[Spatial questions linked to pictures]
'''

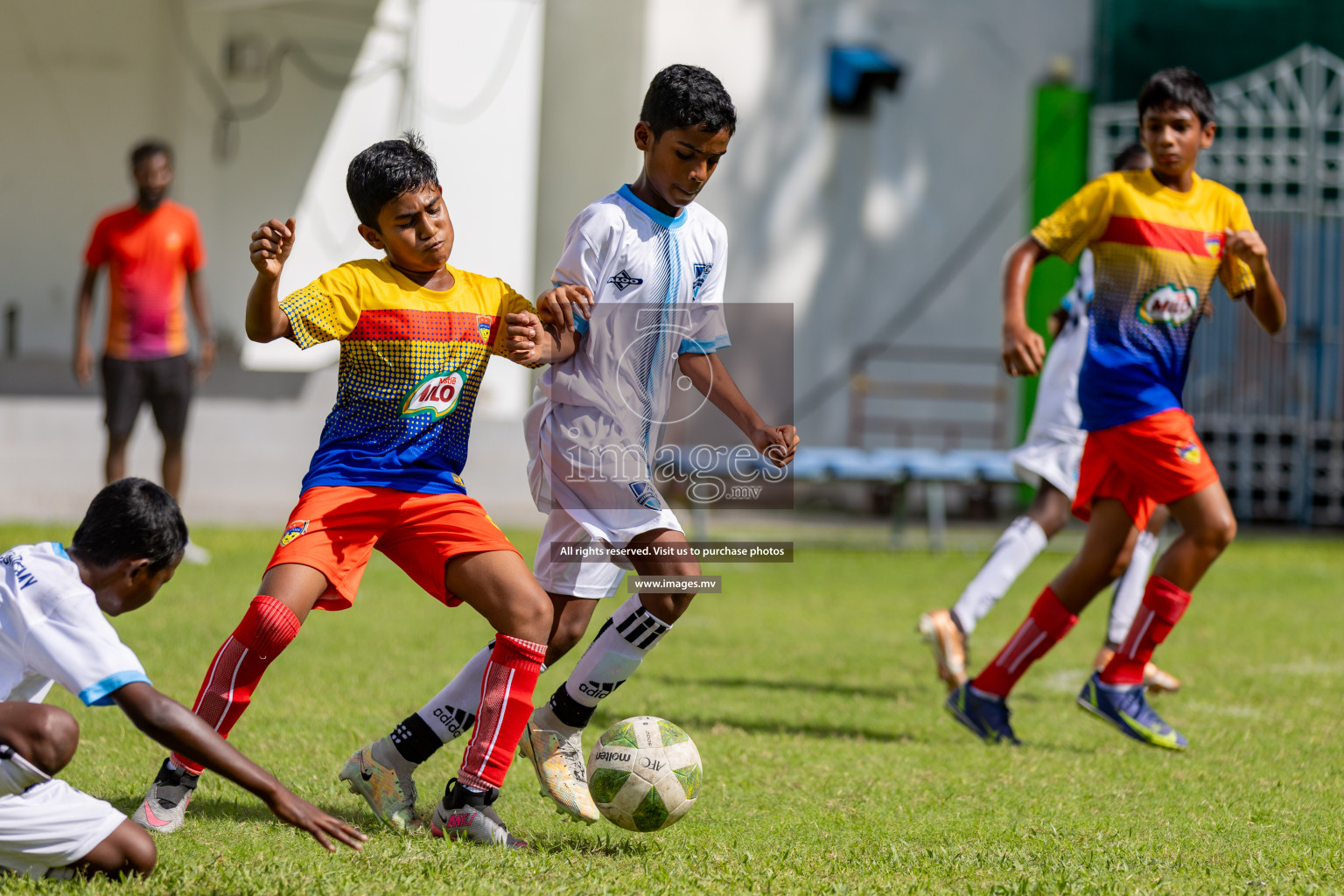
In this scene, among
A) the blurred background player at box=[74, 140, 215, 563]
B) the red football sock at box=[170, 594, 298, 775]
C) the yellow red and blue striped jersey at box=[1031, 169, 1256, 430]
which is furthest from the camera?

'''

**WORK INSTRUCTIONS:** Copy the material above word for word, leaving out the picture.

**COMPLETED TASK:**
In this scene, among
A) the blurred background player at box=[74, 140, 215, 563]
B) the red football sock at box=[170, 594, 298, 775]
C) the yellow red and blue striped jersey at box=[1031, 169, 1256, 430]
which is furthest from the camera?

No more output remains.